◆ **Extracted records**
══════════════════════════════

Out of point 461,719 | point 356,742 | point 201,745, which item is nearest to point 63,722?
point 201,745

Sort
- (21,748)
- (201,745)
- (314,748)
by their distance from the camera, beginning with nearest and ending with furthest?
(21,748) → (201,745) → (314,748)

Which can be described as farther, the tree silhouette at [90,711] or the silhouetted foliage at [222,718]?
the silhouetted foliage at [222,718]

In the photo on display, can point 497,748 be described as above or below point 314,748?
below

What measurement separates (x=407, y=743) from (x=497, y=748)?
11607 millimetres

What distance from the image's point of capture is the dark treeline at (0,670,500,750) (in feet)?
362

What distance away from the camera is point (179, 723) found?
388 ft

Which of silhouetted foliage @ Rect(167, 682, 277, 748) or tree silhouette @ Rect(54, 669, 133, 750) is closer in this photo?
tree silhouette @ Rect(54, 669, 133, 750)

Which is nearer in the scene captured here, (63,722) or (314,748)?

══════════════════════════════

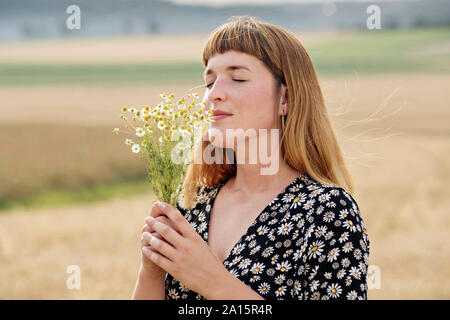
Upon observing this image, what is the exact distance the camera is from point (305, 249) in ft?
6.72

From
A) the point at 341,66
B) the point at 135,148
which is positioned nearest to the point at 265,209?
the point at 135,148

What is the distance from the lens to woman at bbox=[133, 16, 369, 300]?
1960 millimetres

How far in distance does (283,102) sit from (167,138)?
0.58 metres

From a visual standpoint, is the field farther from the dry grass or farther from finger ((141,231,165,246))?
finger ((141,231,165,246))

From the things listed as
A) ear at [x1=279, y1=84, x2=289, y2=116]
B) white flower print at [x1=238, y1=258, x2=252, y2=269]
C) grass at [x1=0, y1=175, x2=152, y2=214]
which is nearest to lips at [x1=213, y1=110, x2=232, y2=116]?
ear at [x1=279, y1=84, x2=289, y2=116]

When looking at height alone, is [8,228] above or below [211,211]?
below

══════════════════════════════

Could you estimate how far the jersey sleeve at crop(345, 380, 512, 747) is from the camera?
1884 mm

══════════════════════════════

◆ **Set task**
Count the lines of the listing above that contain the string "nearest", treating case as significant. Give only the number.

◆ **The result**
4